There is no resistor for the injectors. The pulse is controlled by the ECU. As for the timing, how would you check the timing while cranking the engine?


----------



## wissnx01 (Aug 7, 2003)

looks like it could be a blown head gasket. I managed to start it for a few seconds, and saw some white/grey smoke.


----------



## ghost_ryder35 (Feb 28, 2006)

oliverr87 said:


> There is no resistor for the injectors. The pulse is controlled by the ECU. As for the timing, how would you check the timing while cranking the engine?

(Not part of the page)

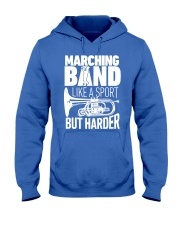 Marching Band Like A Sport But Harder Shirt C Hooded Sweatshirt front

Sorry about the resitor box post. Trying to transition from hondas to Nissan's, sometimes my fingers think faster then my mind!

you have a timing light. and possibly get it to start, or have a friend help with the checking. maybe the wife


----------



## wissnx01 (Aug 7, 2003)

Well, weve decided on just having the engine replaced. Now, there are rebuilds, and remanufactured engines. I know theres a difference. But generally, what parts do they use from the old engine for the new one. A replacement means they keep everything else, cooling, fuel delivery, ect, right? Anyone have any idea on a price range for rebuilds and remanufactured? And yeah, doing it myself would be cheaper, but I dont have the time nor desire to try such a thing.


----------



## IanH (Feb 11, 2003)

wissnx01 said:


> Well, weve decided on just having the engine replaced. Now, there are rebuilds, and remanufactured engines. I know theres a difference. But generally, what parts do they use from the old engine for the new one. A replacement means they keep everything else, cooling, fuel delivery, ect, right? Anyone have any idea on a price range for rebuilds and remanufactured? And yeah, doing it myself would be cheaper, but I dont have the time nor desire to try such a thing.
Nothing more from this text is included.